Stored items
◆ ◆ ◆ ◆
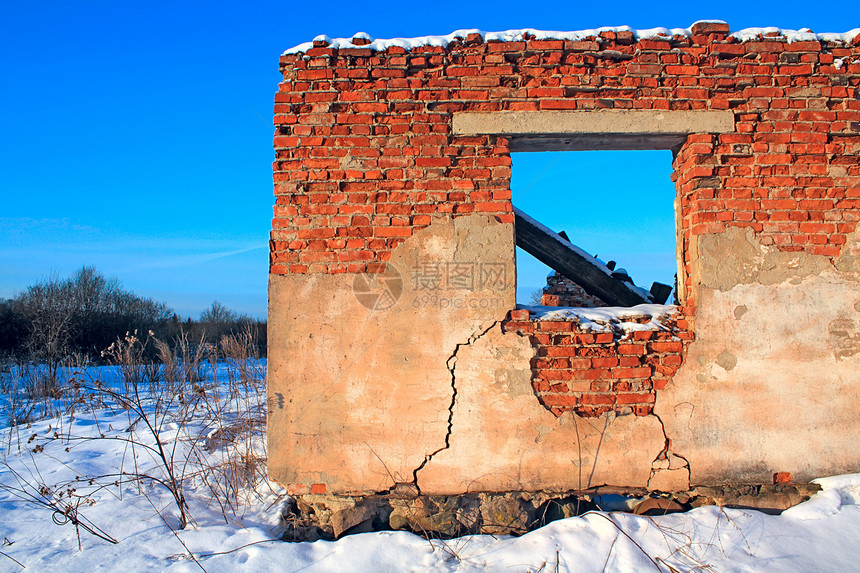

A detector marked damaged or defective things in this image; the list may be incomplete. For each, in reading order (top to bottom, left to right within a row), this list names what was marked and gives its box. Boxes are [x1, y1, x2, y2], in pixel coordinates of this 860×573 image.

broken foundation [268, 23, 860, 536]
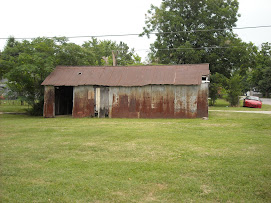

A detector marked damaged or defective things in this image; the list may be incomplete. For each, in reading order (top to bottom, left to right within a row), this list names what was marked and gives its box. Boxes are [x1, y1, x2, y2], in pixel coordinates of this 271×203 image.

rusted metal siding [73, 86, 95, 118]
rusty metal shed [42, 64, 210, 119]
rusted metal siding [108, 84, 208, 119]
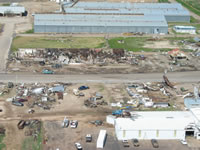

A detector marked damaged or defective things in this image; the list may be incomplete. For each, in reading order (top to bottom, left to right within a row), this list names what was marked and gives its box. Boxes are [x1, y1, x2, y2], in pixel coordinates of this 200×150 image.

damaged structure [33, 1, 190, 34]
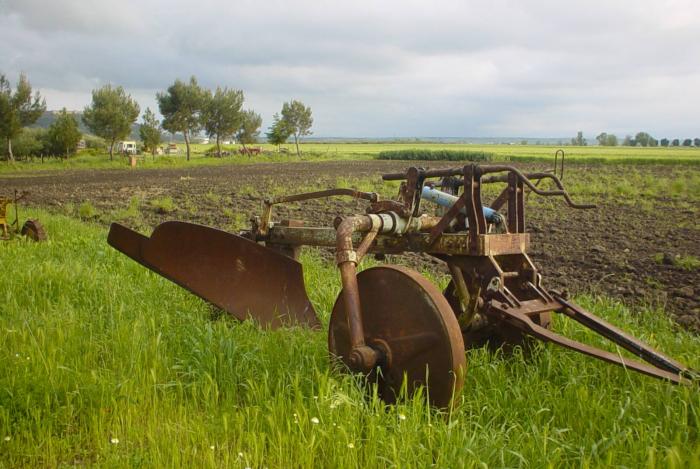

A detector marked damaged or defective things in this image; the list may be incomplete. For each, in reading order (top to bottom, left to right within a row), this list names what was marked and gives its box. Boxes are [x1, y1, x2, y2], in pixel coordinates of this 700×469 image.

rusted steel wheel [20, 218, 46, 241]
rusted steel wheel [328, 266, 464, 408]
rusty farm implement [106, 163, 696, 404]
rusted steel wheel [446, 278, 548, 352]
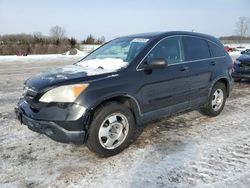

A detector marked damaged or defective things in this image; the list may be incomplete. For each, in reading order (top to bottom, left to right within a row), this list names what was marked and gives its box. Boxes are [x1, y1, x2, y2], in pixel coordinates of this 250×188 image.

damaged front bumper [14, 99, 87, 145]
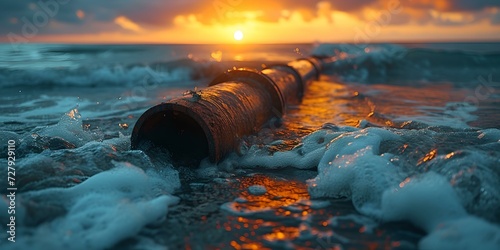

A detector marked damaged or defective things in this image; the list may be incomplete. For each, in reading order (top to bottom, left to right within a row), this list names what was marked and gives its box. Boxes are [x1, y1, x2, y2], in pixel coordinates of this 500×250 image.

rusty metal pipe [131, 56, 322, 164]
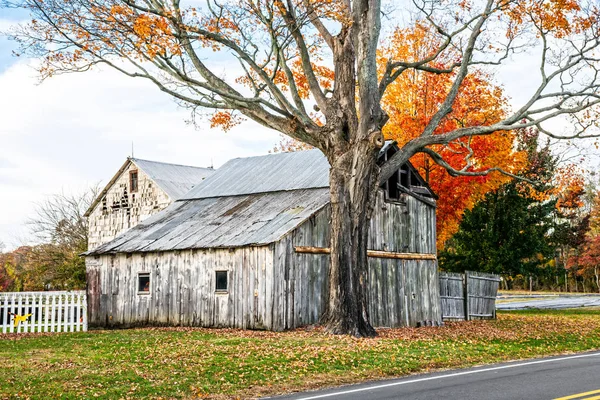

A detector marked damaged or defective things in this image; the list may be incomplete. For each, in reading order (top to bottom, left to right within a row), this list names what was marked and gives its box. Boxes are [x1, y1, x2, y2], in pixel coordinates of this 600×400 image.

broken barn siding [86, 164, 172, 252]
broken barn siding [86, 248, 274, 330]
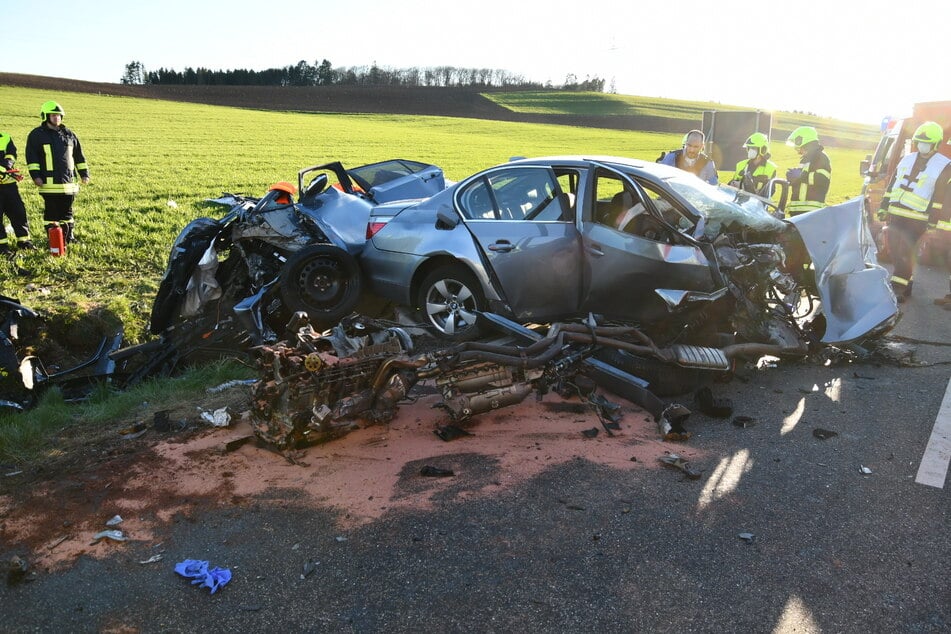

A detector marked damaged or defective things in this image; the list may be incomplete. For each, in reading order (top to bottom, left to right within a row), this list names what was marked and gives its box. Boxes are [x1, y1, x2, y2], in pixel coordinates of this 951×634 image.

wrecked silver sedan [360, 156, 896, 360]
shattered windshield [660, 173, 788, 237]
crumpled car hood [788, 199, 900, 344]
broken plastic fragment [90, 528, 126, 544]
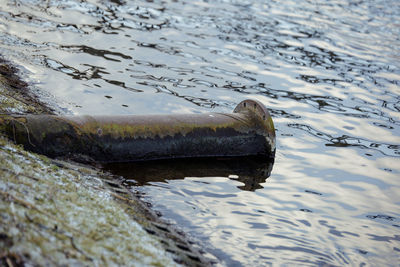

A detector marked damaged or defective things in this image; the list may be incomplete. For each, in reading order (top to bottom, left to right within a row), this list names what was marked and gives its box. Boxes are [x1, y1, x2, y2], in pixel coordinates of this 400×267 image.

corroded metal pipe [0, 99, 276, 162]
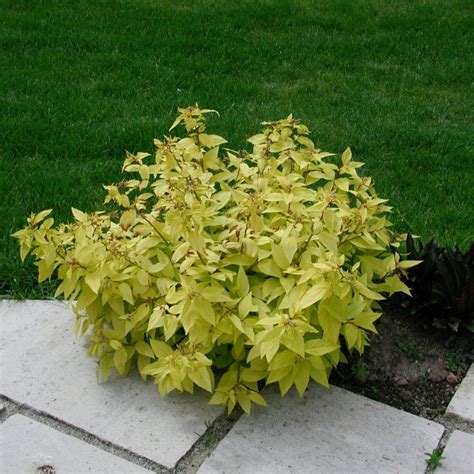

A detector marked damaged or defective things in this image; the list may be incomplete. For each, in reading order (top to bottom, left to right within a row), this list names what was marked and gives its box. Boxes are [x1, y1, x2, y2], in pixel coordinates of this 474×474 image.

cracked concrete slab [0, 414, 150, 474]
cracked concrete slab [0, 302, 222, 468]
cracked concrete slab [198, 386, 442, 474]
cracked concrete slab [446, 362, 472, 422]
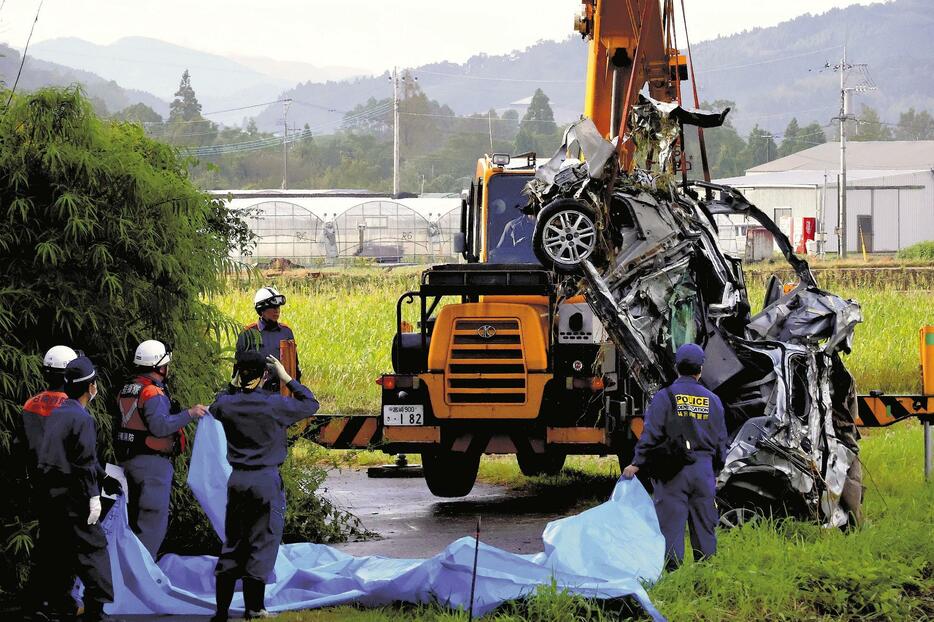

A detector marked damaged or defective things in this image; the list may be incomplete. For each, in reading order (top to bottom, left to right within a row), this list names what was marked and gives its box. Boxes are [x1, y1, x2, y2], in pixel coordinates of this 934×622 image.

crushed car wreck [528, 106, 864, 528]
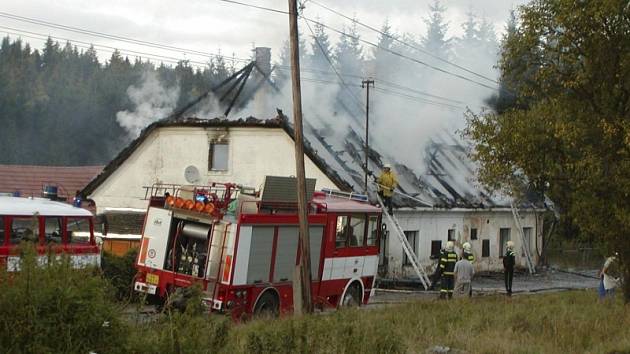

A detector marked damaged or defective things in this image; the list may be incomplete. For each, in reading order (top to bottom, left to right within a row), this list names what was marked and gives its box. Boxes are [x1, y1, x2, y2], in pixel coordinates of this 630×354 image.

burned roof [81, 114, 354, 195]
broken window [210, 142, 230, 171]
broken window [404, 231, 420, 264]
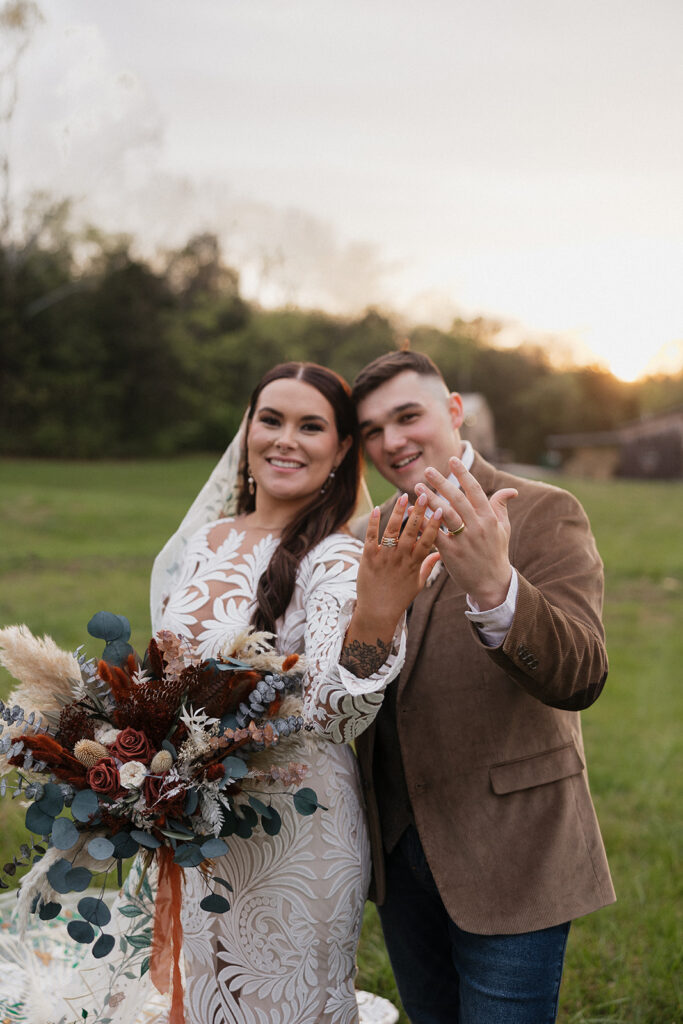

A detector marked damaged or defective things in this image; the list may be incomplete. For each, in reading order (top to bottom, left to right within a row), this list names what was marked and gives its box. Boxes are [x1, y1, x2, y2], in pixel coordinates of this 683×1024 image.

rust ribbon [150, 843, 184, 1019]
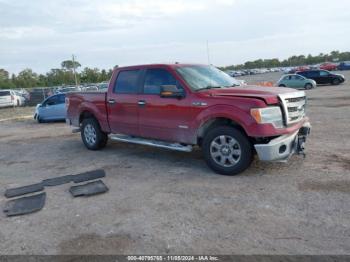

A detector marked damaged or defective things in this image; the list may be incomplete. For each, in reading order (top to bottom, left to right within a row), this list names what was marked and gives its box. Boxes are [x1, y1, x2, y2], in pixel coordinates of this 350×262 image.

damaged front bumper [254, 122, 312, 162]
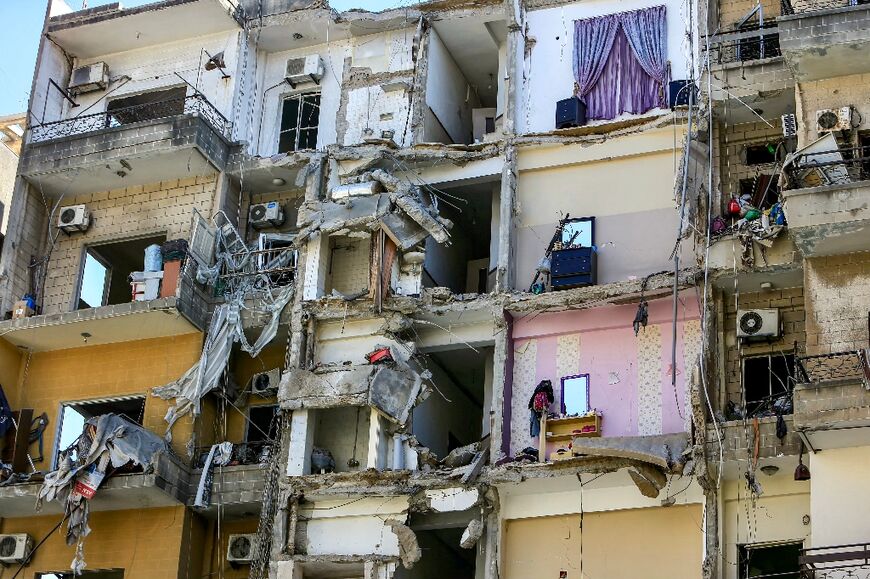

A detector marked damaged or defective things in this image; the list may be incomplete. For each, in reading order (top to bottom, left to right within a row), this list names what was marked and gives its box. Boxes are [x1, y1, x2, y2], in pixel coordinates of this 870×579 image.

broken window [106, 85, 186, 126]
broken window [278, 93, 322, 153]
broken window [79, 234, 169, 310]
broken window [744, 354, 796, 416]
broken window [55, 396, 146, 468]
broken window [744, 540, 804, 576]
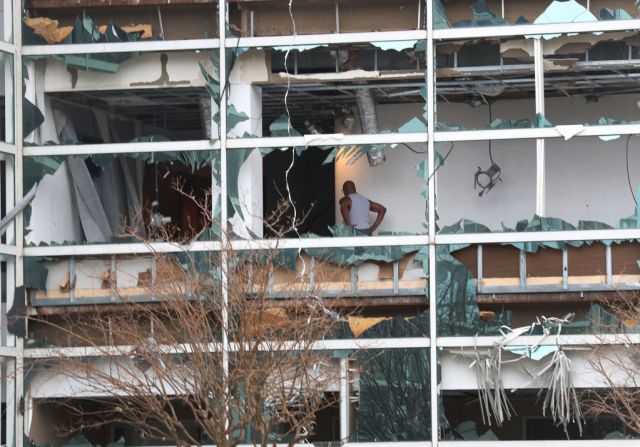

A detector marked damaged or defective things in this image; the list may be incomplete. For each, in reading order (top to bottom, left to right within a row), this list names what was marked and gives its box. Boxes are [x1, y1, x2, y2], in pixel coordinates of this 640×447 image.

broken glass panel [21, 4, 218, 45]
broken glass panel [21, 51, 215, 145]
broken glass panel [25, 152, 219, 247]
broken glass panel [228, 144, 428, 242]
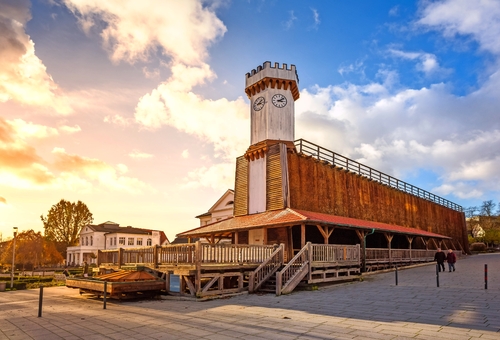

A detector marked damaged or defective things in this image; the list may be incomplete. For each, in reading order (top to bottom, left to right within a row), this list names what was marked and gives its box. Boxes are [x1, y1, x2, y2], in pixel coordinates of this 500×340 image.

rusty brown wall [290, 153, 468, 251]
◆ ◆ ◆ ◆
Problem statement — Print every entry verbatim and leave all pictures out.

Exercise output —
A detector marked damaged or defective things in this image; the list may be incomplete. For each, in reading order (top to bottom, left to right within a row), this list names what was marked and gives its box. Boxes are [x1, y1, x2, y2], in pixel coordinates of this 860×573 image.

broken foundation [268, 23, 860, 536]

A detector marked damaged or defective things in this image; the list may be incomplete. For each, in reading order (top to bottom, left to right within a row), this list names what was marked and gives its box. Boxes are [x1, y1, x2, y2], in pixel coordinates of this 271×203 image.

rusted metal siding [73, 86, 95, 118]
rusty metal shed [42, 64, 210, 119]
rusted metal siding [108, 84, 208, 119]

A detector marked damaged or defective things in this image; the list may be incomplete. For each, in reading order (top to bottom, left to right within a row), this list names what was marked and gives its box. Boxes are [x1, y1, x2, y2], in pixel coordinates of this 200×150 image.

damaged structure [33, 1, 190, 34]

A detector marked damaged or defective things in this image; the list may be incomplete. For each, in reading order (top to bottom, left to right within a row), this list names what was marked and gives its box. Boxes are [x1, y1, x2, y2], in pixel coordinates of this 700×469 image.

rusted steel wheel [20, 218, 46, 241]
rusted steel wheel [328, 266, 464, 408]
rusty farm implement [106, 163, 696, 404]
rusted steel wheel [446, 278, 548, 352]

A detector marked damaged or defective things in this image; the list may be incomplete. For each, in reading order (top to bottom, left to right within a row), this list names what was marked and gives its box. Boxes are [x1, y1, x2, y2], in pixel coordinates of this 250×188 image.

damaged front bumper [14, 99, 87, 145]

A detector marked damaged or defective things in this image; the list may be incomplete. For each, in reading order (top to bottom, left to right within a row), this list names what was marked and gives its box. Boxes are [x1, y1, x2, y2], in pixel coordinates of this 500×250 image.

rusty metal pipe [131, 56, 322, 164]

A detector marked damaged or defective things in this image; the list may be incomplete. For each, in reading order (top to bottom, left to right within a row), this list names what was marked and gives its box. Boxes are [x1, y1, x2, y2], in pixel coordinates of this 600×400 image.

broken barn siding [86, 164, 172, 252]
broken barn siding [86, 248, 274, 330]

A detector marked damaged or defective things in this image; the list may be incomplete. For each, in reading order (top to bottom, left to right within a row), this list names what was marked and gives its box. Boxes are [x1, y1, x2, y2], in pixel coordinates of this 951×634 image.

wrecked silver sedan [360, 156, 896, 360]
shattered windshield [660, 173, 788, 237]
crumpled car hood [788, 199, 900, 344]
broken plastic fragment [90, 528, 126, 544]

A detector marked damaged or defective things in this image; the list may be incomplete. For each, in reading order (top to bottom, left to right within a row), this list names what was marked and gives its box. Boxes are [x1, y1, x2, y2], in pixel coordinates of this 400×267 image.

corroded metal pipe [0, 99, 276, 162]

A detector marked damaged or defective things in this image; the list may be incomplete. For each, in reading order (top to bottom, left to right within a row), this list names what was marked and gives its box. Boxes are [x1, y1, x2, y2], in pixel coordinates of this 474×474 image.

cracked concrete slab [0, 414, 150, 474]
cracked concrete slab [0, 302, 222, 468]
cracked concrete slab [198, 386, 442, 474]
cracked concrete slab [446, 362, 472, 422]

A detector marked damaged or defective things in this image; the list may be incomplete. For each, in reading order (top to bottom, left to right within a row), this list names what was marked and gives its box. Boxes are [x1, y1, x2, y2], in pixel coordinates of this 934×622 image.

crushed car wreck [528, 106, 864, 528]

A detector marked damaged or defective things in this image; the list may be incomplete. For each, in reading order (top to bottom, left to right within a row), this list names what was marked and gives its box. Boxes are [x1, y1, x2, y2], in pixel coordinates of this 630×354 image.

burned roof [81, 114, 354, 195]
broken window [210, 142, 230, 171]
broken window [404, 231, 420, 264]

A detector marked damaged or defective things in this image; the list may be incomplete. For each, in reading order (top to bottom, left to right within a row), this list names what was marked and gives its box. Boxes are [x1, y1, x2, y2], in pixel coordinates of this 683×1024 image.

rust ribbon [150, 843, 184, 1019]

A detector marked damaged or defective things in this image; the list may be incomplete. For each, in reading order (top to bottom, left to right within a row), this list names what was marked and gives its box. Boxes are [x1, y1, x2, y2], in pixel coordinates of this 350×262 image.

damaged front bumper [254, 122, 312, 162]

A detector marked damaged or defective things in this image; the list may be incomplete. For each, in reading order (top to bottom, left to right within a row), this list names what was marked and gives its box. Boxes are [x1, y1, x2, y2], in pixel coordinates of this 870×579 image.

broken window [106, 85, 186, 126]
broken window [278, 93, 322, 153]
broken window [79, 234, 169, 310]
broken window [744, 354, 796, 416]
broken window [55, 396, 146, 468]
broken window [744, 540, 804, 576]

A detector marked damaged or defective things in this image; the list may be incomplete. For each, in reading order (top to bottom, left to right within a row), this list names what was marked and gives its box. Boxes are [x1, y1, x2, y2], in pixel coordinates of this 640×447 image.

broken glass panel [21, 4, 218, 45]
broken glass panel [21, 51, 215, 145]
broken glass panel [25, 152, 219, 247]
broken glass panel [228, 144, 428, 242]

A detector marked damaged or defective things in this image; the list may be incomplete. For each, in reading order (top to bottom, left to right within a row), this list names what was marked and gives its box. Boxes are [x1, y1, x2, y2], in pixel coordinates of this 500×340 image.

rusty brown wall [290, 153, 468, 251]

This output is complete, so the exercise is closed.